◆ Document section
# Advice when buying used iPhone?



## iandesign (Jul 17, 2004)

Well. like most of us out here, I'm tired waiting for Rogers. I'm starting to look at used iphones in the Toronto area. I'm seeing a few used and about a million "BNIB unlocked" on all of the various sites. Obviously the majority are probably scams and I don't want to waste my time. So what I'm wondering is, if I eventually find someone that seems legit, what should I be looking for as far as problems. I've been studying this phone for a year now and I do have a touch already. I'm basically wondering, if I meet someone with the phone do I just simply need to see it working and I'm good to go? I figure that even if it isn't unlocked I can just do that later right? Are there are issues when moving from one user to another? I've sold about 6 ipods to people and I've always wiped them and reformatted before giving them away. Is this pretty much the same process? I really don't think we're seeing this here any time soon and I'm tired of waiting. Any advice?


----------



## Bog (Jan 17, 2008)

You're in Oakville. Not too far from the Apple store in Buffalo to buy a new one.

I used Independence to unlock my phone with firmware 1.1.4.

If you must buy used, ask for the original bill of sale.


----------



## iandesign (Jul 17, 2004)

A brand new one is a last resort. My brother actually does a lot of business in the states and it would be easy for him to pick one up for me. They're actually on the US refurb store for $350 right now. What's the tax like there anyway?

As far as seeing the receipt, do I really care? I just want to make sure it's working right?


----------



## Adrian. (Nov 28, 2007)

Sales tax in New York state is really low. A long the lines of 7-8% I believe.


I would just buy brand new. You never know what people have done with the phone. If you have any troubles you can just relock it go get a at&t prepaid sim and go claim your apple warranty.


----------



## Bog (Jan 17, 2008)

Brand new 16GB is $499. How much are you buying a used 16GB in your city? How about BNIB? Seriously though, How much are you planning to actually spend/save on a used one?

If you don't have a receipt and something goes wrong how do you plan on getting it replaced or repaired?

I bought an iPhone from Apple using my credit card. I have the original receipt for warrantee purposes, I know the history of where the device has been and how it was used, I got loyalty points for the purchase on my credit card AND I have extended warrantee provided by credit card.

Why is some one selling a used phone? It's either stolen (is this what you want?), not working (or heavily worn in some way) or they are marking it up to make a profit. Do you really believe them when they say they didn't like it, don't need it, got a different phone, it was a gift/prize, need to pay the rent or can't afford the plan (I'd actually believe this one)?


----------



## Bog (Jan 17, 2008)

Looking at toronto.craigslist.org I see 8GB iPhone for $350-$699 and 16GB for $640-$750.

◆ Data extract
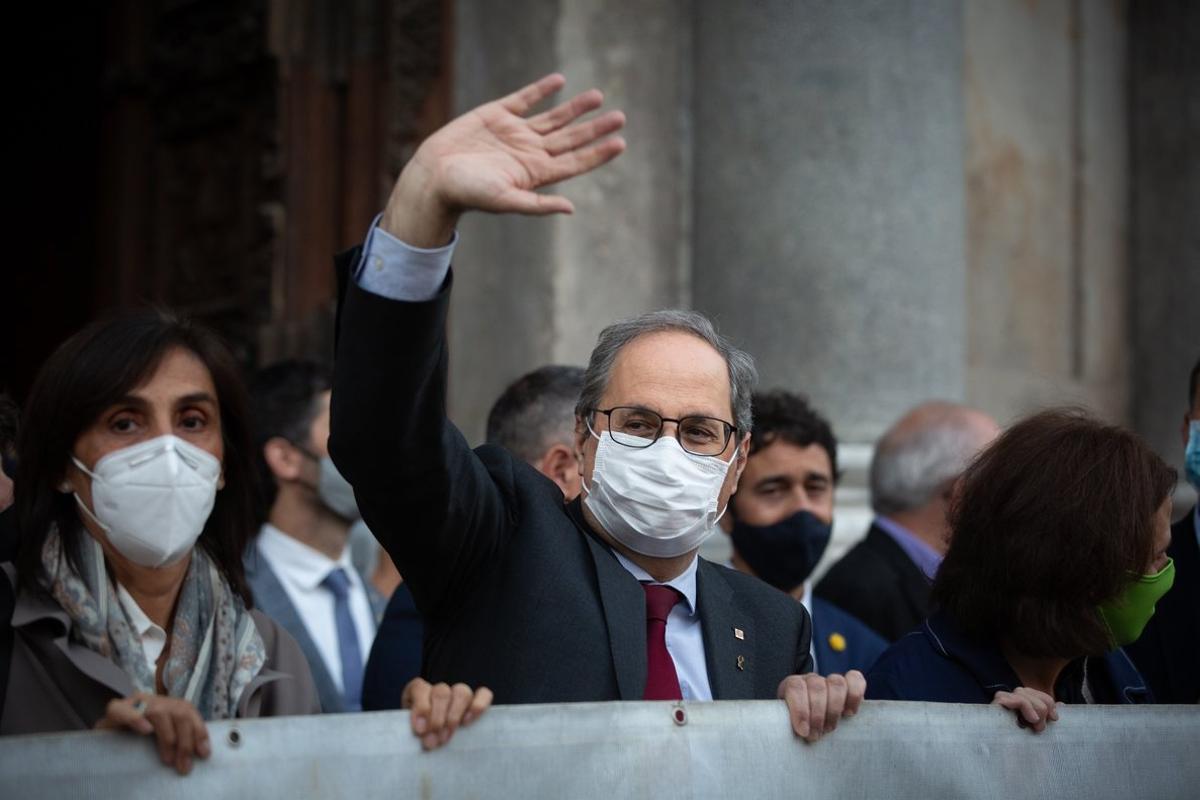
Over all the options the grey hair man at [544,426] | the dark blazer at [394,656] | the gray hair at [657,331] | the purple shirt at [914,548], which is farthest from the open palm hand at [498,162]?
the purple shirt at [914,548]

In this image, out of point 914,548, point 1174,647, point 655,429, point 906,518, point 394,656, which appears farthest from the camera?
point 906,518

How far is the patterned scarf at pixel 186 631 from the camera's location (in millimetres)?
2879

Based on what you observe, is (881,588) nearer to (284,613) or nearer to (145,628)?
(284,613)

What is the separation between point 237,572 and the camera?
10.8 ft

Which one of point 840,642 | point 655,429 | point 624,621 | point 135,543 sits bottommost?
point 840,642

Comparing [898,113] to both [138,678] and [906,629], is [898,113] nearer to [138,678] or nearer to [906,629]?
[906,629]

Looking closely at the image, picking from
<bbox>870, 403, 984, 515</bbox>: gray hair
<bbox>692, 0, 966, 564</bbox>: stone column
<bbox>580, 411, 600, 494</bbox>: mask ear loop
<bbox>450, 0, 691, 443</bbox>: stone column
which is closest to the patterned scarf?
<bbox>580, 411, 600, 494</bbox>: mask ear loop

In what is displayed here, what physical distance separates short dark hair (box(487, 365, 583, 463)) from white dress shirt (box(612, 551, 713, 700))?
41.5 inches

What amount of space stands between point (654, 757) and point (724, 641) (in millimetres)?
406

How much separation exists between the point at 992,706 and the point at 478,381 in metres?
4.05

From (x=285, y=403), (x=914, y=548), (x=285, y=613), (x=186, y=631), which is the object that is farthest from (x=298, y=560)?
(x=914, y=548)

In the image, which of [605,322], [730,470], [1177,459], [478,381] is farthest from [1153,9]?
[730,470]

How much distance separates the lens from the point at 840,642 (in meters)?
4.18

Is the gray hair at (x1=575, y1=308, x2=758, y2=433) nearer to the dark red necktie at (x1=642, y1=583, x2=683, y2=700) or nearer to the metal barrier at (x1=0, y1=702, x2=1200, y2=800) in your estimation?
the dark red necktie at (x1=642, y1=583, x2=683, y2=700)
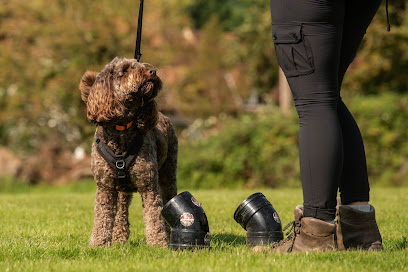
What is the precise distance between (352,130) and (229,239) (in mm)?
1535

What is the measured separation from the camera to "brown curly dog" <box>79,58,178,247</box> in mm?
4387

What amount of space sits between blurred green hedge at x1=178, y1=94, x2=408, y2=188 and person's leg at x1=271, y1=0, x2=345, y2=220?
10229 mm

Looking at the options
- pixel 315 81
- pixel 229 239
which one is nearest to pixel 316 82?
pixel 315 81

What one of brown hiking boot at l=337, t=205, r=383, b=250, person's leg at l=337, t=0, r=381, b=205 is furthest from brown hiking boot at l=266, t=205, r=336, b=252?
person's leg at l=337, t=0, r=381, b=205

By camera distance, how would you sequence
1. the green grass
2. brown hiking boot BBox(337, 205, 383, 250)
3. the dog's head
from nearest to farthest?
1. the green grass
2. brown hiking boot BBox(337, 205, 383, 250)
3. the dog's head

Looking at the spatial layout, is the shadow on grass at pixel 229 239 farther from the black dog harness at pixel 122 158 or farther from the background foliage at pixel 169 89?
the background foliage at pixel 169 89

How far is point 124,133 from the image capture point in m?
4.56

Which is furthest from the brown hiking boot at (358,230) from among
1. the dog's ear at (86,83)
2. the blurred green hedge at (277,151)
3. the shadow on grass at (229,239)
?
the blurred green hedge at (277,151)

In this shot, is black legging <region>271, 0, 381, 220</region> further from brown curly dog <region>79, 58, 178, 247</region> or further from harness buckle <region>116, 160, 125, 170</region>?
harness buckle <region>116, 160, 125, 170</region>

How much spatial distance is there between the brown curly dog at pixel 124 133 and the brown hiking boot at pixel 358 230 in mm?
1429

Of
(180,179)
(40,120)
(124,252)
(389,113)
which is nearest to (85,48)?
(40,120)

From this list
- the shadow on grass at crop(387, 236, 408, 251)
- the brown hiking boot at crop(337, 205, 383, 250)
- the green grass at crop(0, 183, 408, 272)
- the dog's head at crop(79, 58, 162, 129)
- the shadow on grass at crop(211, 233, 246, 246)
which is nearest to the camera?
the green grass at crop(0, 183, 408, 272)

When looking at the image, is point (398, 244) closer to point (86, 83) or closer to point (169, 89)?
point (86, 83)

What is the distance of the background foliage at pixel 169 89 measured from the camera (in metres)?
14.3
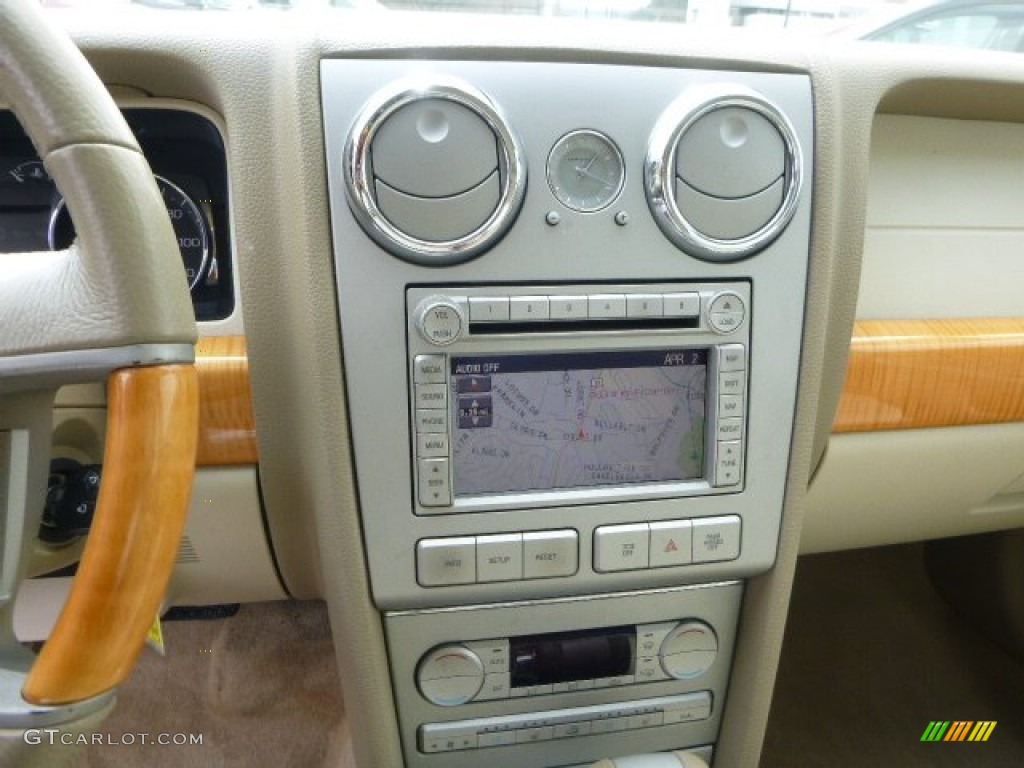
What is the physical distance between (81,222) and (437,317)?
243mm

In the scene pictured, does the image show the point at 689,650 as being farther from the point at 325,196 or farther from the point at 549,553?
the point at 325,196

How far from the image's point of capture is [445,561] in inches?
24.7

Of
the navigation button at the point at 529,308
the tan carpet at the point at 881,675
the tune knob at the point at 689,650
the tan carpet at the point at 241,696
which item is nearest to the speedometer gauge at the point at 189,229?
the navigation button at the point at 529,308

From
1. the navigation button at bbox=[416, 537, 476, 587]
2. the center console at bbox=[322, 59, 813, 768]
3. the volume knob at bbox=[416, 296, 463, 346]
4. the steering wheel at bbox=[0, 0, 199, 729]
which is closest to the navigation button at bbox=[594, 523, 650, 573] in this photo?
the center console at bbox=[322, 59, 813, 768]

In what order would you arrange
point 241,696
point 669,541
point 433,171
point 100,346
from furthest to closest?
point 241,696 → point 669,541 → point 433,171 → point 100,346

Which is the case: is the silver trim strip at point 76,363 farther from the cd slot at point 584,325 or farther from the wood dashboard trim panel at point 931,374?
the wood dashboard trim panel at point 931,374

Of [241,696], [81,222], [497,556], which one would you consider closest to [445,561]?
[497,556]

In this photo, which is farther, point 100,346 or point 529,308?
point 529,308

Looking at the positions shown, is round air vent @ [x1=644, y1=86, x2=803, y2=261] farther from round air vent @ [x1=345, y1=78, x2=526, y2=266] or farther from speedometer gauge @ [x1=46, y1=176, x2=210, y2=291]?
speedometer gauge @ [x1=46, y1=176, x2=210, y2=291]

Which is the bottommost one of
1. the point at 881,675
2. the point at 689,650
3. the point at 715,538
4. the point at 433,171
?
the point at 881,675

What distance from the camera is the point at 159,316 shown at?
413 mm

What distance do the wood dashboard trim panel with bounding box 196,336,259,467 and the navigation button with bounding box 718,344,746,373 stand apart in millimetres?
392

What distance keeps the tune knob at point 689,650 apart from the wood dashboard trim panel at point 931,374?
0.24 meters

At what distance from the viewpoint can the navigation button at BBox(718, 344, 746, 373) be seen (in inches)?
24.9
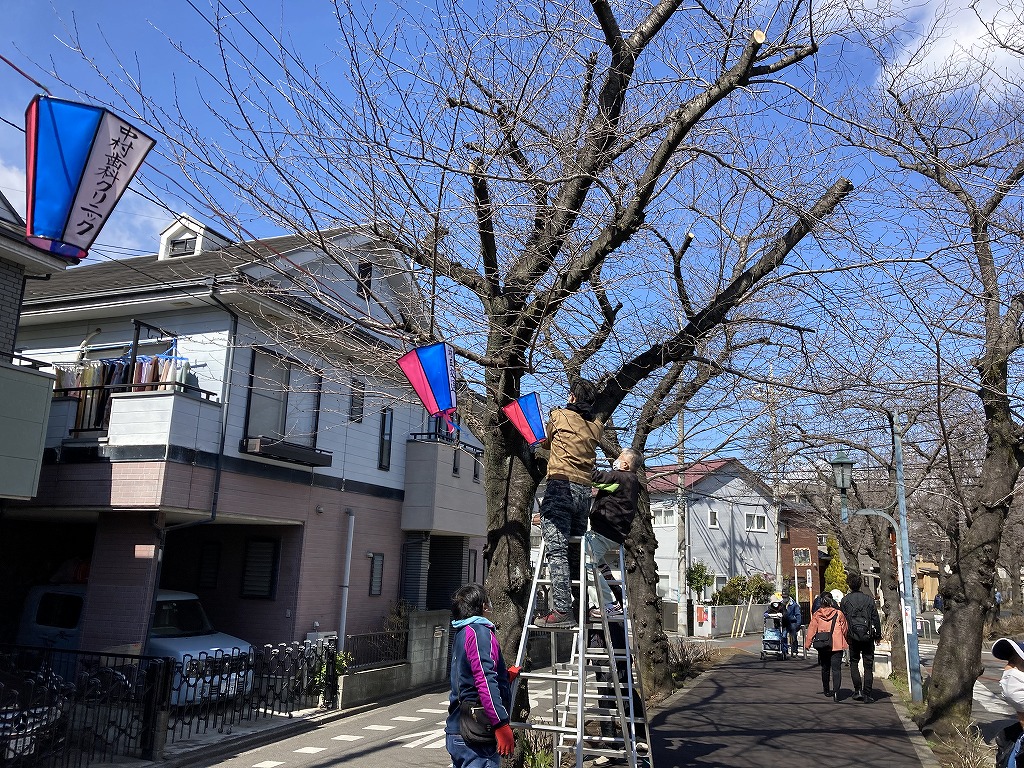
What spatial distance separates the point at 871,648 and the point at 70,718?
12.2 m

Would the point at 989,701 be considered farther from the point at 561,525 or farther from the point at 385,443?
the point at 561,525

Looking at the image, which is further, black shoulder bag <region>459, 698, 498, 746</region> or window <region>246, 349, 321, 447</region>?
window <region>246, 349, 321, 447</region>

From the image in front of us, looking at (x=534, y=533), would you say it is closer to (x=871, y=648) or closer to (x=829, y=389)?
(x=871, y=648)

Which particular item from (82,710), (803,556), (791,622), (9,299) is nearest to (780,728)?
(82,710)

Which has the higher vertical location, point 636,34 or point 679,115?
point 636,34

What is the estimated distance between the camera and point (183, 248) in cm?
1859

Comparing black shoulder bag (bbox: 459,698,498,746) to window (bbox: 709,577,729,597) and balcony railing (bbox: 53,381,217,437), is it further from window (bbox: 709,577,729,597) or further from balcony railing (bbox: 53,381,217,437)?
window (bbox: 709,577,729,597)

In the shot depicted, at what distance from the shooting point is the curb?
880cm

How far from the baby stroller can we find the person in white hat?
1644cm

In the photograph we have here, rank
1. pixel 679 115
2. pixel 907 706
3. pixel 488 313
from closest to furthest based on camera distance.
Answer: pixel 679 115 < pixel 488 313 < pixel 907 706

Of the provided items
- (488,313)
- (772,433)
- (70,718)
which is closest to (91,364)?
(70,718)

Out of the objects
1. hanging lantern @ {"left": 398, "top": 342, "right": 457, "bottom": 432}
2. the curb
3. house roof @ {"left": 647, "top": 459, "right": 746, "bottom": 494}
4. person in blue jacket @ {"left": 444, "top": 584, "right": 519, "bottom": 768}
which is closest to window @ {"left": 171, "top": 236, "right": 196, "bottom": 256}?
house roof @ {"left": 647, "top": 459, "right": 746, "bottom": 494}

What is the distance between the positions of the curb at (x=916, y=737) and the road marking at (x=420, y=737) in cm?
668

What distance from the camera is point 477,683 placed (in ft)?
17.7
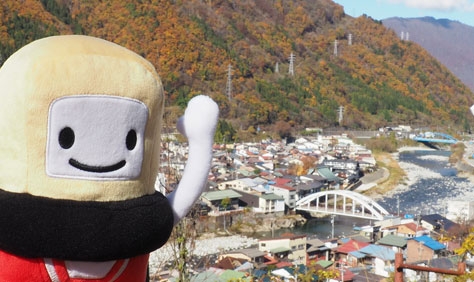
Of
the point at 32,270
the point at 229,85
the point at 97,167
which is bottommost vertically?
the point at 32,270

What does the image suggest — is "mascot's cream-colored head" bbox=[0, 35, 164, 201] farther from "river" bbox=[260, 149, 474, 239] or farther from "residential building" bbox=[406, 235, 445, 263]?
"river" bbox=[260, 149, 474, 239]

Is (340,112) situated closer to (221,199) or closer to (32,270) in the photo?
(221,199)

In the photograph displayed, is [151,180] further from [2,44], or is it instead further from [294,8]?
[294,8]

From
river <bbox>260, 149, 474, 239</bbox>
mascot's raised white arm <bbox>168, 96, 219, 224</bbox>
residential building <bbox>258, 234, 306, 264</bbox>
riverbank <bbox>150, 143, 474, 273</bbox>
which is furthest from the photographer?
river <bbox>260, 149, 474, 239</bbox>

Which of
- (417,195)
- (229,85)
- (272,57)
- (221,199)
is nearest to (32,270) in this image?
(221,199)

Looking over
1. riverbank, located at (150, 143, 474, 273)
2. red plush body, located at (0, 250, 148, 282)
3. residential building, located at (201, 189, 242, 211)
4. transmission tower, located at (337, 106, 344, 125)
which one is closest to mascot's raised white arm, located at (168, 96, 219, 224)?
red plush body, located at (0, 250, 148, 282)

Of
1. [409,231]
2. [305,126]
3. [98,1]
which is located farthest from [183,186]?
[98,1]

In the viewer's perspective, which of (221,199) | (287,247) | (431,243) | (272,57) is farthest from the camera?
(272,57)

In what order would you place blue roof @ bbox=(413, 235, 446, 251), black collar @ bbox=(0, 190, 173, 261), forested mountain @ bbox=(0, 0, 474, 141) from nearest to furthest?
black collar @ bbox=(0, 190, 173, 261), blue roof @ bbox=(413, 235, 446, 251), forested mountain @ bbox=(0, 0, 474, 141)
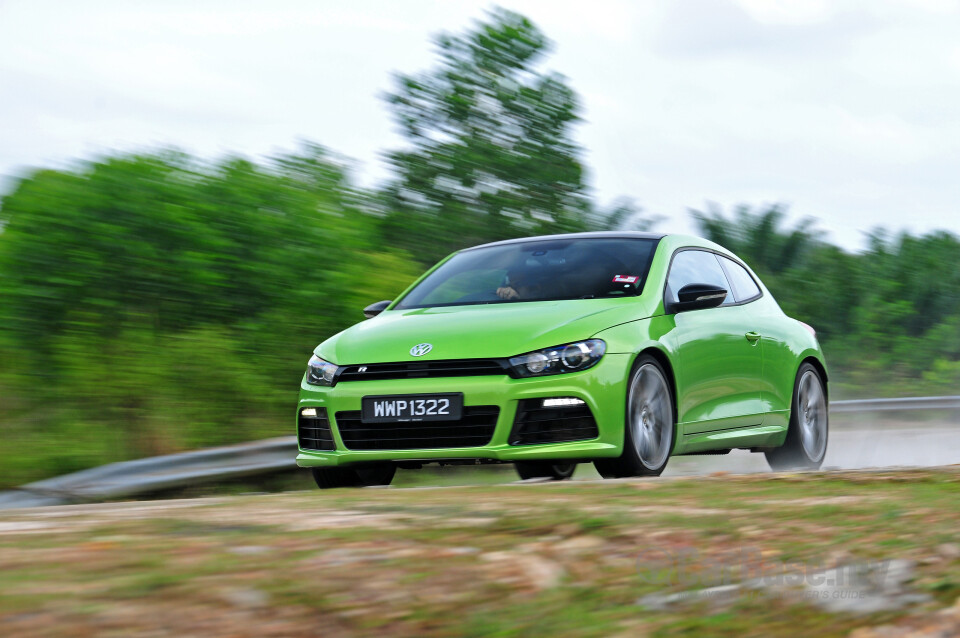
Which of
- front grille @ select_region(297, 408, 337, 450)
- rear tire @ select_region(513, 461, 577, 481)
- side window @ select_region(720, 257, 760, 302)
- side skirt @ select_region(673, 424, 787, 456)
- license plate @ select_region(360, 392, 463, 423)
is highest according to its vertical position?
side window @ select_region(720, 257, 760, 302)

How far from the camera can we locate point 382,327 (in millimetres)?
6738

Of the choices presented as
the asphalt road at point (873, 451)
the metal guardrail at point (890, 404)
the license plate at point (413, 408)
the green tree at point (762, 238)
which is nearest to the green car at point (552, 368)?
the license plate at point (413, 408)

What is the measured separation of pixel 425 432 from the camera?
6.16 m

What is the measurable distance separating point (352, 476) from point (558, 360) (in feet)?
4.68

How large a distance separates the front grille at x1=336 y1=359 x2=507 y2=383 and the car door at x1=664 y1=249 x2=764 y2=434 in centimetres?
122

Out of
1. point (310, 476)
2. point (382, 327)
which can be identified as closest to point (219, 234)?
point (310, 476)

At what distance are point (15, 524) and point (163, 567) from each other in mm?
1021

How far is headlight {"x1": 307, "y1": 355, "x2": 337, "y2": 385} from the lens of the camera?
6512 millimetres

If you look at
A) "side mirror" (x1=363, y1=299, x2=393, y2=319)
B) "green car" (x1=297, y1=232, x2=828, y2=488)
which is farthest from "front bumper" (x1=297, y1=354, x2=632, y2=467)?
"side mirror" (x1=363, y1=299, x2=393, y2=319)

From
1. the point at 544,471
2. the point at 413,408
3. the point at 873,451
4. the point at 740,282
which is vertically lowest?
the point at 873,451

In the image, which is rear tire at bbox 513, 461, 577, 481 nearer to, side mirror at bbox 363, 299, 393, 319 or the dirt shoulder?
side mirror at bbox 363, 299, 393, 319

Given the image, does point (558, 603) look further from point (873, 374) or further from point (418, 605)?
point (873, 374)

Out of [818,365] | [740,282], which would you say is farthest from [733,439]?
[818,365]

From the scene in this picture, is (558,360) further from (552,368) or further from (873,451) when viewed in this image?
(873,451)
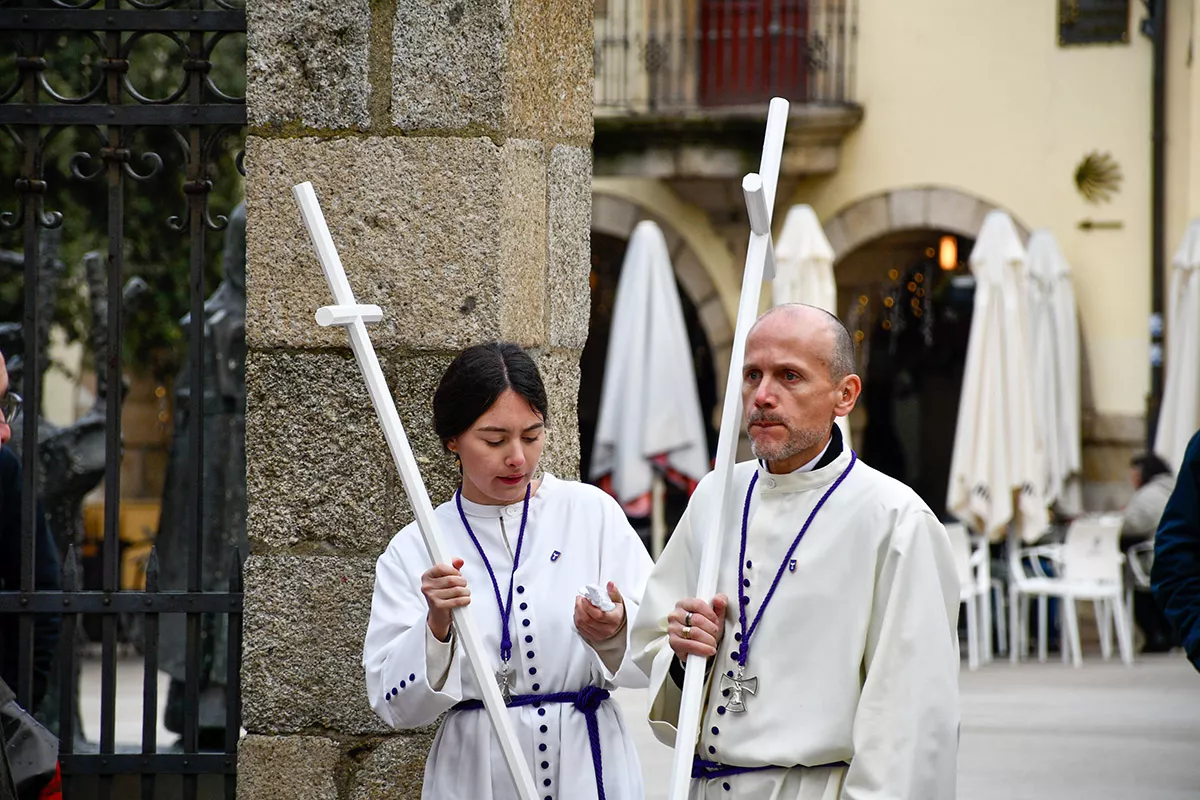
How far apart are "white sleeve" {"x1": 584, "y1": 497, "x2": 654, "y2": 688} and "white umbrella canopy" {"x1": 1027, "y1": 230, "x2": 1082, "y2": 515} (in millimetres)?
8641

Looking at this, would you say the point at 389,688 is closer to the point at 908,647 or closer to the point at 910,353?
the point at 908,647

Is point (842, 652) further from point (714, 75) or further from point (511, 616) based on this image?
point (714, 75)

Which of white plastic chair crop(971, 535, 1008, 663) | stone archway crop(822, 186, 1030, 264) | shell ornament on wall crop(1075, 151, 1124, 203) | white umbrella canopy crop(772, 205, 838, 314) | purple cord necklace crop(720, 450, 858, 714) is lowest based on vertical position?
white plastic chair crop(971, 535, 1008, 663)

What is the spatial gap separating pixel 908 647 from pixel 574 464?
1406 millimetres

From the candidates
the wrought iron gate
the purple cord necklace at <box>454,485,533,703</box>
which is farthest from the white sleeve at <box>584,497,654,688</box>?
the wrought iron gate

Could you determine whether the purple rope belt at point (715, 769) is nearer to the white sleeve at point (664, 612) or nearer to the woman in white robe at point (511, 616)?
the white sleeve at point (664, 612)

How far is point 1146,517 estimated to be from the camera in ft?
35.7

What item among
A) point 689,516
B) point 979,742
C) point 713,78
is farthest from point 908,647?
point 713,78

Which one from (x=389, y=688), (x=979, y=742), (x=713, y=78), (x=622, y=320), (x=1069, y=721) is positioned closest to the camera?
(x=389, y=688)

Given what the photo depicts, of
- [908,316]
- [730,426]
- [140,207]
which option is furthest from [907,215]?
[730,426]

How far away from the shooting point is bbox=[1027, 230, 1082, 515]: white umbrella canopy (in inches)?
465

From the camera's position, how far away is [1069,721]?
8.53m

◆ Direction
In the thread on buying a used iPhone, what price does Bog give for a brand-new 16GB model? The records come from a source separate from the thread.

◆ Written solution
$499.